Selbstwahrnehmung und Fremdwahrnehmung sind im Falle Donald Trumps sehr unterschiedliche Dinge.
Foto: imago images/UPI Photo

Es stimmt, Donald Trump hat früher gehandelt als andere, als er Ende Jänner ein Einreiseverbot aus China verhängte. Richtig ist auch, dass er auf angesehene Epidemiologen hörte, als er sich zu der Sperre entschloss, auch wenn es gerade ihm mit seinen nationalistischen Instinkten nicht allzu schwer gefallen sein dürfte. Schließlich kann man ihm kaum widersprechen, wenn er sagt, mit dem "Travel Ban" habe er wertvolle Zeit gewonnen.

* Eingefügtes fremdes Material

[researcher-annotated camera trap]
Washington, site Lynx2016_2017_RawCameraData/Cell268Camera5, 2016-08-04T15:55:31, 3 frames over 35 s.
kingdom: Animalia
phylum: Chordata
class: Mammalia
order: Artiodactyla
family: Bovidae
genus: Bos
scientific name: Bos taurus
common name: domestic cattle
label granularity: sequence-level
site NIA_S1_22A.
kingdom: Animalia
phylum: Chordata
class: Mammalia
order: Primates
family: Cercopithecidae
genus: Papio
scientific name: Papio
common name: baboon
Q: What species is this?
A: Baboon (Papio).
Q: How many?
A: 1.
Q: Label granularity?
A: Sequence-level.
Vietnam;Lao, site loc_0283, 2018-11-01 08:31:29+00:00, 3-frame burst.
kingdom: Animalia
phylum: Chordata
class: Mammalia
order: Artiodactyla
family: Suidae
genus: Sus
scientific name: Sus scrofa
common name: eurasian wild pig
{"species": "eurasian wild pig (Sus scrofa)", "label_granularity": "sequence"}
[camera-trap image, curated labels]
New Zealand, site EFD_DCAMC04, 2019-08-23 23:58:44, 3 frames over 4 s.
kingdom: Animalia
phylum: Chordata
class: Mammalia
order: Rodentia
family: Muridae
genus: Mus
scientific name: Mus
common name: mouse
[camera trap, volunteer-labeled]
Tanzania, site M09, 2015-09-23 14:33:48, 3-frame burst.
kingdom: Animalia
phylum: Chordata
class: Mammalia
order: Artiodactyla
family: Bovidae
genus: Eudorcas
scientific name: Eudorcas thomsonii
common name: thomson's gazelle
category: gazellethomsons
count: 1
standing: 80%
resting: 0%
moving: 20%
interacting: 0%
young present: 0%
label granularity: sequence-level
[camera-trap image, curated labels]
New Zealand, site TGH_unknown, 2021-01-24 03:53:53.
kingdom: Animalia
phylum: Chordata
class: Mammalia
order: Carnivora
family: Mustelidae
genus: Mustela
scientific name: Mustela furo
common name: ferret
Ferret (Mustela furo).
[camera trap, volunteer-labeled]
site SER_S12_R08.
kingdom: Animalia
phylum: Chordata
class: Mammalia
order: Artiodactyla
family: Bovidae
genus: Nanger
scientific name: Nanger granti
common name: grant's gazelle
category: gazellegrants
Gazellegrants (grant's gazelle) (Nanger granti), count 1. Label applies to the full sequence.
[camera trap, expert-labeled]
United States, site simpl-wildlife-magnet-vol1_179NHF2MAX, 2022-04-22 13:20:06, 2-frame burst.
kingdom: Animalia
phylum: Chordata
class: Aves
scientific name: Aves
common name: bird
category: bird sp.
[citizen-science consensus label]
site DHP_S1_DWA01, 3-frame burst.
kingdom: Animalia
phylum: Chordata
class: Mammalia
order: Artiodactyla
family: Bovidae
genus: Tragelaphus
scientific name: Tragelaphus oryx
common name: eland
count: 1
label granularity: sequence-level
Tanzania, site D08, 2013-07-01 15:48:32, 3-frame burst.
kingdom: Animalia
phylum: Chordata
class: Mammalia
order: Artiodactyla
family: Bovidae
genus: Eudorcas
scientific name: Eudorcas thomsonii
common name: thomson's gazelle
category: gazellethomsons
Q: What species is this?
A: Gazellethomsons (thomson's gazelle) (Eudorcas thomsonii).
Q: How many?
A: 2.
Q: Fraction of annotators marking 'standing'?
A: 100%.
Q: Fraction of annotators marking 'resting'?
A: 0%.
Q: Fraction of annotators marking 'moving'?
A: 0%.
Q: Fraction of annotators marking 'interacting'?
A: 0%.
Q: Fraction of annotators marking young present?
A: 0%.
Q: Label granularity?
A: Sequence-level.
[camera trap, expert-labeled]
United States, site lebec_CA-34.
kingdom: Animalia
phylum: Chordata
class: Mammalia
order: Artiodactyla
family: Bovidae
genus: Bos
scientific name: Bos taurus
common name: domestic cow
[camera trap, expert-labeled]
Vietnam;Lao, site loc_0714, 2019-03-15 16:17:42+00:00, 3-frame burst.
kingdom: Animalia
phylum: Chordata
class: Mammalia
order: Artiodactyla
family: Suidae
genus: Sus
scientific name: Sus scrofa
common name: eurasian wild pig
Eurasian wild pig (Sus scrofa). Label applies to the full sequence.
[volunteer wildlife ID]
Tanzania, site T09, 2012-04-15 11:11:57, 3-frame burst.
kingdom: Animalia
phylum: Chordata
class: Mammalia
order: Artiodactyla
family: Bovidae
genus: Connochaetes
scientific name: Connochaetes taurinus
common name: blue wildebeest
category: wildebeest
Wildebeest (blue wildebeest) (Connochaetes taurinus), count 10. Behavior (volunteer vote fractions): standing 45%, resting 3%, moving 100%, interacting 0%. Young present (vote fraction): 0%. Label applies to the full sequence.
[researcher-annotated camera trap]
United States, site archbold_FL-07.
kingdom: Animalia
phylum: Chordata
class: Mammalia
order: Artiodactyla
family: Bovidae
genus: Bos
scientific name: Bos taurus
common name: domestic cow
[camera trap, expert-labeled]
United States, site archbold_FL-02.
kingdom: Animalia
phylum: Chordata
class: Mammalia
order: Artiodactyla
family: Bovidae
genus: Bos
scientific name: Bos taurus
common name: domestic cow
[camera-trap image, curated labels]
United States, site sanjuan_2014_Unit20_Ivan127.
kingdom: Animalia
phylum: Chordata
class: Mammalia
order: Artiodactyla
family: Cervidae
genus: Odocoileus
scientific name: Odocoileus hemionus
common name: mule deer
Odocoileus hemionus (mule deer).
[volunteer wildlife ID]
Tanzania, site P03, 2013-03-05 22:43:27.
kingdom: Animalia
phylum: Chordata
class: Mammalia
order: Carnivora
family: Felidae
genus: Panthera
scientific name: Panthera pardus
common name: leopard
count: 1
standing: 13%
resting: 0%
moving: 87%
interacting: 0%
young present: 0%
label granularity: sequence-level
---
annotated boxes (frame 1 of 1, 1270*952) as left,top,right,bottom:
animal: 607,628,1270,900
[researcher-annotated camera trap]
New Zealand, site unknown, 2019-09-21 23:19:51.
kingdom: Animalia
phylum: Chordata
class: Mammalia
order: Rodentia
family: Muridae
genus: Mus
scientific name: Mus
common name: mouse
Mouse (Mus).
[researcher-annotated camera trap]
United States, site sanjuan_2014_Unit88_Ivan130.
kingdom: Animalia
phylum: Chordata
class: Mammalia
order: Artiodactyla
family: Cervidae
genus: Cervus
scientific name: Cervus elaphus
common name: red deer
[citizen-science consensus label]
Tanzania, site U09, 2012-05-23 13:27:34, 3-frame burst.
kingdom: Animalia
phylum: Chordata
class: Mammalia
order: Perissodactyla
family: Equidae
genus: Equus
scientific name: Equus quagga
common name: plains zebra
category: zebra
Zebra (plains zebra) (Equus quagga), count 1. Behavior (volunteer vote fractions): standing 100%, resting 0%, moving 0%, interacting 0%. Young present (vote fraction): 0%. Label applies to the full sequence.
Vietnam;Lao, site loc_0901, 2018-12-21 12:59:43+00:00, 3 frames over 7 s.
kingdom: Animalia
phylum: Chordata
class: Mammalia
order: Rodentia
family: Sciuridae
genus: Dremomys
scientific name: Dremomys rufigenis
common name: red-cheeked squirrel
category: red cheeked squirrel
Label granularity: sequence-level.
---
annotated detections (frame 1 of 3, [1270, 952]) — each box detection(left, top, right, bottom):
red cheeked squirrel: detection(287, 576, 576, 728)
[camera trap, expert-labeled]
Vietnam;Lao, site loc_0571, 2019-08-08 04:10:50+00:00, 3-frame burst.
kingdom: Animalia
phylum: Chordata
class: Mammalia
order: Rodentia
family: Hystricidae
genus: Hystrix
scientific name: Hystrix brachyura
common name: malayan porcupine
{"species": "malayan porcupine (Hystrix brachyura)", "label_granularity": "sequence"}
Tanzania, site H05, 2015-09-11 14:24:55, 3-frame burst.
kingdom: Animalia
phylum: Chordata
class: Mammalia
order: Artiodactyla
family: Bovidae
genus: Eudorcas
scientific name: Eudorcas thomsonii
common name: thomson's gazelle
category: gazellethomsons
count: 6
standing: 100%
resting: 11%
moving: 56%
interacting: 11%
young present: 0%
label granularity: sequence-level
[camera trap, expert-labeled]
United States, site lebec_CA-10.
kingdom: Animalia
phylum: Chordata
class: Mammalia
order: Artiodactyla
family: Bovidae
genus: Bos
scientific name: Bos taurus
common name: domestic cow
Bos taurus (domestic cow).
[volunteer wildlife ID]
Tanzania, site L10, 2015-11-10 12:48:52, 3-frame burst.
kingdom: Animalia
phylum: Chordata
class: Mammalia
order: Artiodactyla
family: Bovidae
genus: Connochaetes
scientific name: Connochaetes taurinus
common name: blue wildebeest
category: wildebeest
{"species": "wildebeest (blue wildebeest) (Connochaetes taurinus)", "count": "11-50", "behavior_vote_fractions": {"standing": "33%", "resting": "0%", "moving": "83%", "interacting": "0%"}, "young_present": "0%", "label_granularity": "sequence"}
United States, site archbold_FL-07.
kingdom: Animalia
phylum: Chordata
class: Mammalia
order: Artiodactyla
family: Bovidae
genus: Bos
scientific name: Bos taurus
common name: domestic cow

Nur: Das alles geht am Kern vorbei.

Die Zeit, die er durch die Restriktionen gewann, hat der amerikanische Präsident im Wesentlichen genutzt, um – nichts zu tun. Länger als einen Monat, den gesamten Februar über bis hinein in den März, hat er die Corona-Krise in einer Weise heruntergespielt, dass es an Fahrlässigkeit grenzte. Während die Virologen seiner Taskforce intern bereits Kontaktbeschränkungen anmahnten, sprach er von einem Virus, das im April wie durch ein Wunder verschwinde.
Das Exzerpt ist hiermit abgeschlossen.